Negara Hukum Demokratis Konstitusional : Lembaga Negara Dan Kepemimpinan Negara

/ Rabu, 16 Agustus 2017 / 16.53

Konstitusi Negara Kesatuan Republik Indonesia (NKRI) : UUD 1945 secara konstitusional telah meletakkan dengan tegas dan jelas mengenai prinsip-prinsip utama dan dasar-dasar penting penataan dan pembangunan sistem dan kelembagaan negara. UUD 1945 mengamanatkan, mengatur, dan semakin memastikan keberadaan lembaga-lembaga negara sekaligus menguraikan hubungan konstitusional antar lembaga-lembaga yang tercantum di dalam konstitusi. Selanjutnya UUD 1945 juga memetakan relasi kekuasaan, fungsi, tugas, tanggungjawab, dan kewenangan lembaga-lembaga negara di Indonesia. Anatomi dan konfigurasi atas relasi kekuasan demokratis konstitusional pada dasarnya membangun dan menumbuhkan keseimbangan konstitusional kenegaraan. Dengan demikian, setiap lembaga negara, misalnya Presiden (lembaga kepresidenan) dalam kerangka konstitusi UUD 1945 tidak memungkinkan dan tidak menjadikan Presiden menjadi otoriter dan diktator.

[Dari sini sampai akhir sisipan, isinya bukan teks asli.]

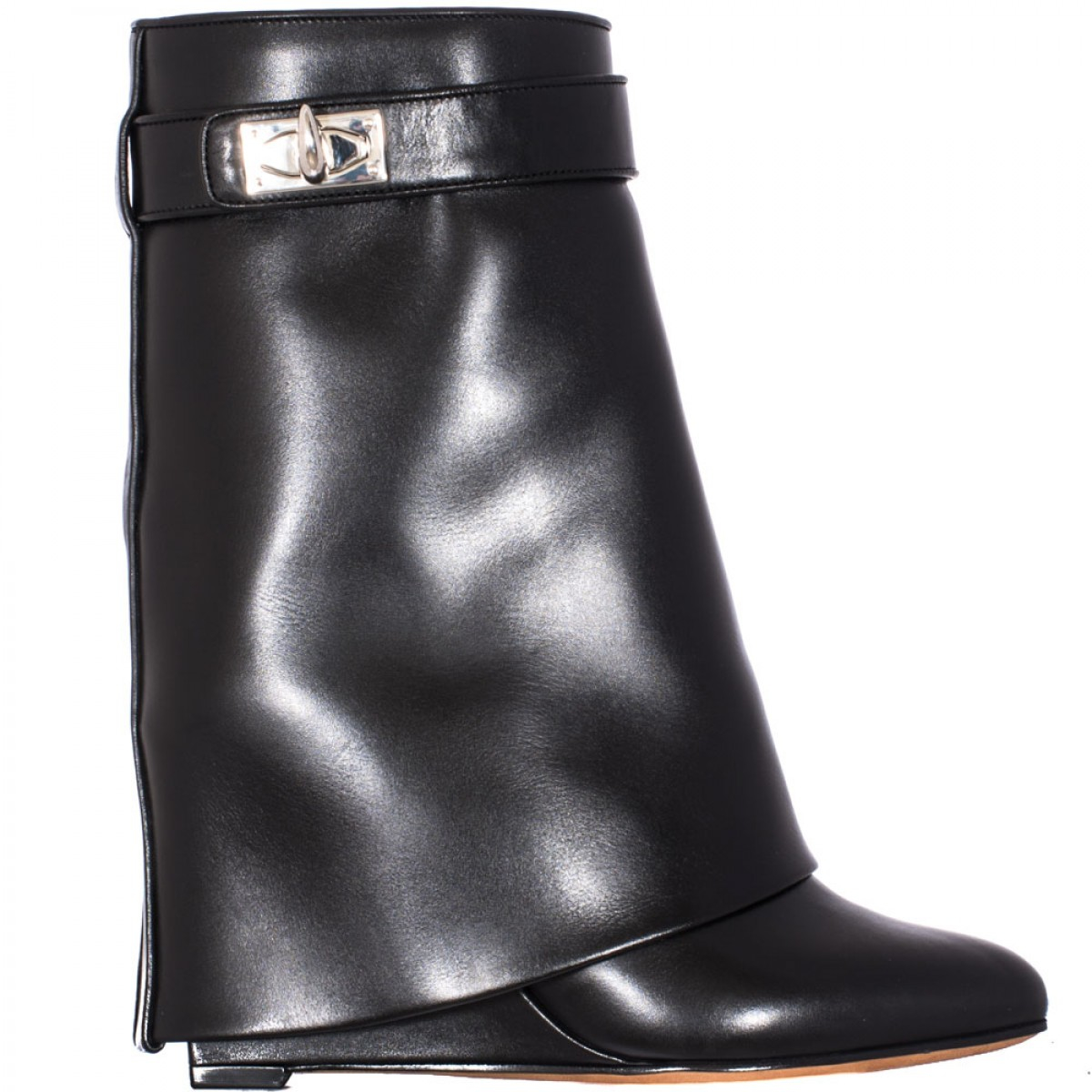 givenchy shark lock leather wedge boots in black lyst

Ada sistem pembagian dan pembatasan kekuasaan yang tegas dan jelas. Selain karena faktor secara konstitusional ketatanegaran, ada juga karena faktor secara personal sosial budaya. Misalnya jika Presiden memiliki gaya, sifat, dan sikap kepemimpinan yang demokratis, merakyat, sederhana, komunikatif, melayani, mengabdi, berkorban, tegas, jelas, dan dengan semangat bekerja keras, berhati nurani, berpikir jernih dan obyektif. Uraian ini menempatkan Presiden Republik Indonesia tidak dalam posisi konstitusional dan kultural untuk bertindak otoriter dan diktator.


Mahkamah Agung Republik Indonesia (MA-RI) dan Mahkamah Konstitusi Republik Indonesia (MK-RI) merupakan lembaga negara yang mandiri dan independen yang berkedudukan sebagai pemegang kekuasaan kehakiman (yudikatif). Juga secara konstitusi - ketatanegaraan berkedudukan untuk menjaga dan merawat Indonesia Raya. Kekuasaan kehakiman yang dimiliki dan dipegang MA-RI dan MK-RI sudah semestinya diperuntukkan dan diabdikan untuk menegakkan konstitusi, hukum, keadilan dan juga sekaligus untuk senantiasa mengawal negara hukum demokratis konstitusional.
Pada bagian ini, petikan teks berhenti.